Education however, provides the scope to achieve a much greater and potentially permanent change that will influence positively the lives of thousands of animals for the future.

And education is never just about children. Through the sharing of experiences and knowledge in fun and interactive ways (with school groups, clubs, social groups and even businesses through team building exercises) we share our values, exposing our moral philosophy whilst firming up those foundations both for now and for the future.

 

People

So… you thought Freshfields was an ‘animal’ charity! Well yes we absolutely are, but the truth is that without ‘people’ there is very little we can do to help the animals! Sadly people are all too often the reason that animals suffer, conversely people are generally also the only ones able to right the wrongs of our fellow man! As with so many things ‘human’ it’s complicated…

At Freshfields we value the ‘people’ who help us to keep our goals in sight. People are an investment well worth the making, they are many and they are diverse, coming from a variety of backgrounds and with differing skills and availability. Each person is very much an individual and together they help to fill the following vital roles:

  • • Staff
  • • Volunteers
  • • Fundraisers
  • • Supporters
  • • Foster Families
  • • Adopters
  • • Donors
  • • Trustees

Making a difference together for All animals!

 

Community

Turning the tide permanently in favour of the animals requires a vast host of likeminded individuals, working together, giving their time and their energies and putting themselves out without any expectation of reward other than that overwhelming feeling of rightness and wellbeing that comes when a job is done well! Given the stakes and the level of wrongs to be righted, there is no doubt that this particular ‘job done well’ will bring with it the greatest of rewards.

Community is a part of that reward and is so important to Freshfields because our greatest achievements will be seen not in what we take in order to support the animals but in what we give back to those who choose to join us on our march to reach our goals.

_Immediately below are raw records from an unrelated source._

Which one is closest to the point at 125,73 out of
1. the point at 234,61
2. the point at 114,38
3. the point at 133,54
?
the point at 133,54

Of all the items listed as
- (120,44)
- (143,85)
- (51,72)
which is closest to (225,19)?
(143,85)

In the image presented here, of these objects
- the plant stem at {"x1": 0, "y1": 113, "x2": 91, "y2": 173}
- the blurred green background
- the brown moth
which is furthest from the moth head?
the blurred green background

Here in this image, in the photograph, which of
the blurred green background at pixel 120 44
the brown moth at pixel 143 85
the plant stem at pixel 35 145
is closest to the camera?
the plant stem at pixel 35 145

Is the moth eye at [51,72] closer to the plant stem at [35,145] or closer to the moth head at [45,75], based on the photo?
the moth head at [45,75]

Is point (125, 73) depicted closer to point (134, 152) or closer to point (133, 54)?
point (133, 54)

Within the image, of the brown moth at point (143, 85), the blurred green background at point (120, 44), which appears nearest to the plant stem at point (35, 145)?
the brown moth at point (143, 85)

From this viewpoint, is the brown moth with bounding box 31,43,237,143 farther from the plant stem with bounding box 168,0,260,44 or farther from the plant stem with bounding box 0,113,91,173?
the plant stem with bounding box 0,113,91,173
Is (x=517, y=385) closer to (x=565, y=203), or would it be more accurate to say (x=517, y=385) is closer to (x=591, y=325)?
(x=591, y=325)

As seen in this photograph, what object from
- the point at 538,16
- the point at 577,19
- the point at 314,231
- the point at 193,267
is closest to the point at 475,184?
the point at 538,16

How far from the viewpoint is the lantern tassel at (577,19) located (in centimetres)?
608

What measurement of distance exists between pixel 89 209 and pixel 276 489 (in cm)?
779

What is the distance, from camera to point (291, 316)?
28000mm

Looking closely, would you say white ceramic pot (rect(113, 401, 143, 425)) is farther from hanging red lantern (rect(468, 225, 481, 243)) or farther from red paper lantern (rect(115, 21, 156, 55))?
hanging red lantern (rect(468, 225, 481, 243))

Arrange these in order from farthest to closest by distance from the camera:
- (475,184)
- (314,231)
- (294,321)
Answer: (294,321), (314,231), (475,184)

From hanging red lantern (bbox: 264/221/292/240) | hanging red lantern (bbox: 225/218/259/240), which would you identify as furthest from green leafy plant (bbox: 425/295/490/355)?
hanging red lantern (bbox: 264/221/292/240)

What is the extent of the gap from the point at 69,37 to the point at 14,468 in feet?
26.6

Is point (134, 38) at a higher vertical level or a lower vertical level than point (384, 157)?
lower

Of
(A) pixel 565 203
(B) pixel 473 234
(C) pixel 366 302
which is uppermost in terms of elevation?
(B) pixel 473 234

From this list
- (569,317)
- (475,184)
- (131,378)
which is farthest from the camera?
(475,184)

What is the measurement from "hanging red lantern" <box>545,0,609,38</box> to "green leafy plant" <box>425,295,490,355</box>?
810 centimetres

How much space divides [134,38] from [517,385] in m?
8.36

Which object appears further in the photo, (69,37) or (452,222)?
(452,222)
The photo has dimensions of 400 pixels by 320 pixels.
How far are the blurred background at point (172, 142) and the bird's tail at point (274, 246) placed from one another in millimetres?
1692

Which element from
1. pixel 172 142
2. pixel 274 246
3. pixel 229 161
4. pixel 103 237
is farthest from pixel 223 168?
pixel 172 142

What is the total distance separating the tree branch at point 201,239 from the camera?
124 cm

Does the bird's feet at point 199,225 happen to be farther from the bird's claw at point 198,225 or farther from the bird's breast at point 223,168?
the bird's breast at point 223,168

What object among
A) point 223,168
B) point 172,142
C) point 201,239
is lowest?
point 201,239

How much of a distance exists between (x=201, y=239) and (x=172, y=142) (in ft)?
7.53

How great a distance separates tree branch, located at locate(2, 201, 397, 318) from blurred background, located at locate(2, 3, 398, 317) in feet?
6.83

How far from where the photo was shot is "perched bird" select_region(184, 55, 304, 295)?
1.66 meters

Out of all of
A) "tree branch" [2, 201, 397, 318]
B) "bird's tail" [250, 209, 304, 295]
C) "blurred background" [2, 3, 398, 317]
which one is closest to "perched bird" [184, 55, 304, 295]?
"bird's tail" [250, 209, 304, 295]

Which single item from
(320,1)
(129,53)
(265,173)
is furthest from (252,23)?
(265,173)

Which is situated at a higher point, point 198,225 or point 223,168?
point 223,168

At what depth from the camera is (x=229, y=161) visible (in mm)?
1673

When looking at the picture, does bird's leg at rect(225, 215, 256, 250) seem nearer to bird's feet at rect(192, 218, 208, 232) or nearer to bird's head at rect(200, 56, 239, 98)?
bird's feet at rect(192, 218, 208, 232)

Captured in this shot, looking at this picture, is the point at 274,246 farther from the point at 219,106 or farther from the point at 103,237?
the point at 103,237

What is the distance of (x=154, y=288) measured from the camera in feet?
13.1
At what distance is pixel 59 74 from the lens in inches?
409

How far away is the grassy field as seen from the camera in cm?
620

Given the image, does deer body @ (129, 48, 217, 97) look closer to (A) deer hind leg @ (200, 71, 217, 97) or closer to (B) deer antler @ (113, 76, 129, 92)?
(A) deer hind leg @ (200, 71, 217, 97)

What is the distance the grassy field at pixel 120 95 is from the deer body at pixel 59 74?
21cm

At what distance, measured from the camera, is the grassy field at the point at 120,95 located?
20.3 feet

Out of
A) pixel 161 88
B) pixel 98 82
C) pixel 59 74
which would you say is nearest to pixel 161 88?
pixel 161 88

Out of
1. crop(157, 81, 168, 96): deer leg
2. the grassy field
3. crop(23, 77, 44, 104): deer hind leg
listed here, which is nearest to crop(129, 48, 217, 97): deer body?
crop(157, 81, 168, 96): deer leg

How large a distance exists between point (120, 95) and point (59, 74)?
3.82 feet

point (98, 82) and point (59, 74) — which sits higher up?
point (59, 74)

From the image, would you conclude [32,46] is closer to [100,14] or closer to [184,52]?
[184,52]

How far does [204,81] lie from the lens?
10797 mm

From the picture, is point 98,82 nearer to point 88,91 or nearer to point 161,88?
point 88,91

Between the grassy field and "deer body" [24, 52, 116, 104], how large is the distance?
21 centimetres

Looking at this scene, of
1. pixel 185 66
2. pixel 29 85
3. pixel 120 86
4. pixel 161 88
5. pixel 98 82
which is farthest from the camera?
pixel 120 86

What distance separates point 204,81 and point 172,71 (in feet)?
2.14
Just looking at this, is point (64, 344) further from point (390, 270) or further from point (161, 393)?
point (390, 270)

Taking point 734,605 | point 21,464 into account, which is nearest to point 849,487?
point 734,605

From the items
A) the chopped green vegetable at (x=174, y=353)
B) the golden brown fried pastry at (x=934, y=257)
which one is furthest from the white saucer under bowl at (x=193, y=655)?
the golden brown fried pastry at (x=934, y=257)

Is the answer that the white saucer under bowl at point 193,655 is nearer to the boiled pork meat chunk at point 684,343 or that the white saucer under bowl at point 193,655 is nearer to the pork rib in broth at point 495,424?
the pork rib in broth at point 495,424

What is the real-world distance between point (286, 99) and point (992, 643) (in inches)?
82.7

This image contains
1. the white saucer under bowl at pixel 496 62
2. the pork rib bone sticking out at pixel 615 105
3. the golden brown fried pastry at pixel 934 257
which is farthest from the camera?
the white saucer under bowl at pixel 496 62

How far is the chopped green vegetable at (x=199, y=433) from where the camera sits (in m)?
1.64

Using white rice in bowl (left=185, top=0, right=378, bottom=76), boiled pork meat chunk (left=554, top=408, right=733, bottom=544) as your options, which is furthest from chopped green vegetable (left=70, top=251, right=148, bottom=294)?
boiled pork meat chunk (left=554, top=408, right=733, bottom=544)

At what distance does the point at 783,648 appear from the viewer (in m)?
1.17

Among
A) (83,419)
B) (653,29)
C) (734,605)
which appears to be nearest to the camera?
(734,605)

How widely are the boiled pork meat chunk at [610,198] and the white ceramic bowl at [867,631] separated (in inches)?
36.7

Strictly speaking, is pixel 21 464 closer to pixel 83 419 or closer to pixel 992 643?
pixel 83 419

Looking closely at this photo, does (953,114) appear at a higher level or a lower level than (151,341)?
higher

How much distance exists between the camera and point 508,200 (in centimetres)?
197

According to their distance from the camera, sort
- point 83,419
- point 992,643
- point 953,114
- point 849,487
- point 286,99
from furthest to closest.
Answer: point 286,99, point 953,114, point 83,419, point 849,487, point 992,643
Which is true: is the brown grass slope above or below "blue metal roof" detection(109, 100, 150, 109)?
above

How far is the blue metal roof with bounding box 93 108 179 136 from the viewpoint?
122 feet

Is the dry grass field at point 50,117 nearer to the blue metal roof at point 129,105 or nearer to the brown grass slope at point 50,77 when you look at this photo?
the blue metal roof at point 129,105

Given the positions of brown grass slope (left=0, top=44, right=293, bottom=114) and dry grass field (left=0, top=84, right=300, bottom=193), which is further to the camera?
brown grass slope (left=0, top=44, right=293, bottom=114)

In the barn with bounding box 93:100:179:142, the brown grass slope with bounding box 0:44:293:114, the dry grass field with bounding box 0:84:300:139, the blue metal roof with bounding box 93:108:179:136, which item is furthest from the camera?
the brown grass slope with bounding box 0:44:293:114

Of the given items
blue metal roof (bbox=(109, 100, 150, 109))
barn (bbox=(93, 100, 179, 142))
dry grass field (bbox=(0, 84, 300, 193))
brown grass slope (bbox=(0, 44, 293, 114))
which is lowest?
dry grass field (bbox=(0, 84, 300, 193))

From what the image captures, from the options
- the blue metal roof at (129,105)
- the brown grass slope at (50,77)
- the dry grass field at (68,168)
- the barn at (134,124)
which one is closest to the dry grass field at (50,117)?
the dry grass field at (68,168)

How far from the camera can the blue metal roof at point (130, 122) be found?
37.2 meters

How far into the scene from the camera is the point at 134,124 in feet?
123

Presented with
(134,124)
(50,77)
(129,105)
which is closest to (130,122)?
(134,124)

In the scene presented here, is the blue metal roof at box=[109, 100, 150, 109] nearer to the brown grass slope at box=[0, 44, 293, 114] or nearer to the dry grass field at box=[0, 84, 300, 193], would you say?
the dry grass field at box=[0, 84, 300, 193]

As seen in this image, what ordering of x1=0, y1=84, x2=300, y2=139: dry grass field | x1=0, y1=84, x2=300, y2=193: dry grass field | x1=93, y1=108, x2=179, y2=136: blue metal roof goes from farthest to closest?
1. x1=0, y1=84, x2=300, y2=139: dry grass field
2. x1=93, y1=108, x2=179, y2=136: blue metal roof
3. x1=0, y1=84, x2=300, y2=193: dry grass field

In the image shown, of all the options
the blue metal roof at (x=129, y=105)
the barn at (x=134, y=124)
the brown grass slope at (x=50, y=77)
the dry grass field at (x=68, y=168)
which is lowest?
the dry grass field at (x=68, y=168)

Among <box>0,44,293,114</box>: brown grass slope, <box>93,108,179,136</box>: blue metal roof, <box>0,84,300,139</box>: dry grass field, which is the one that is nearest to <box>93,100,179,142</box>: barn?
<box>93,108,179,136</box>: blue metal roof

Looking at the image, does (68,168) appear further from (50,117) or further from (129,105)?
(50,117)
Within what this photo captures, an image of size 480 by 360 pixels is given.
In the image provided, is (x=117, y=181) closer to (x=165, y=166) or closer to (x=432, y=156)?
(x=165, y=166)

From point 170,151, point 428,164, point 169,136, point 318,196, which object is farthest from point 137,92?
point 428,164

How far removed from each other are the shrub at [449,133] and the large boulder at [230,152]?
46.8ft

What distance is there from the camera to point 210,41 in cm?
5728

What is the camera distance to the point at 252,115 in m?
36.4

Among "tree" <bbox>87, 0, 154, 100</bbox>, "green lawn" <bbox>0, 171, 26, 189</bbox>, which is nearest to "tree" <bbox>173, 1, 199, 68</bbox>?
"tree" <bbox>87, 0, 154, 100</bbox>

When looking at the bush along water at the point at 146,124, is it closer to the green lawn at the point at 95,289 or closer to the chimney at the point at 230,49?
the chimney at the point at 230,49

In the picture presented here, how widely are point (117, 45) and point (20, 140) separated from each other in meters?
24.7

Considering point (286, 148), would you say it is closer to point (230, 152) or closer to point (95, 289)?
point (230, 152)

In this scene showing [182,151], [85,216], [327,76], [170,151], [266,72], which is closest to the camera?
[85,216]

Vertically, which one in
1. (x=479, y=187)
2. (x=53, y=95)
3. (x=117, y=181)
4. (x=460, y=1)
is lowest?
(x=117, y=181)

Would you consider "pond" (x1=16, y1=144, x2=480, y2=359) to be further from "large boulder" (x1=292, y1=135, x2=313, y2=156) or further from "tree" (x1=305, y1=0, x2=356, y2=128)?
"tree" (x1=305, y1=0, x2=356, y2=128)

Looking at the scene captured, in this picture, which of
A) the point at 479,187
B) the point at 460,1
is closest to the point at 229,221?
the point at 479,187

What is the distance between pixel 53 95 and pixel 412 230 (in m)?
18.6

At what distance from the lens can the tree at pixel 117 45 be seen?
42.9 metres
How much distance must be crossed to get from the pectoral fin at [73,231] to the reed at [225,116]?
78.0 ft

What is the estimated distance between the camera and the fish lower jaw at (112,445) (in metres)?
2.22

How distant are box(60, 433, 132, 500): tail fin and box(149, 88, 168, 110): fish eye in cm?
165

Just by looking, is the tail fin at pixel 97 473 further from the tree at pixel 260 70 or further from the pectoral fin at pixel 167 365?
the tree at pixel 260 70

Community is not of itself a physically tangible thing. Rather, community can be described as something one feels, a sense of purpose, of belonging, family, kinship and of sharing, an energy that if focused and used effectively can become a powerful tool for good! Local, regional and even global, the beauty of community is that it has no boundaries. Through our website and social media, individuals who are not able to join us in person find fulfilment AND family!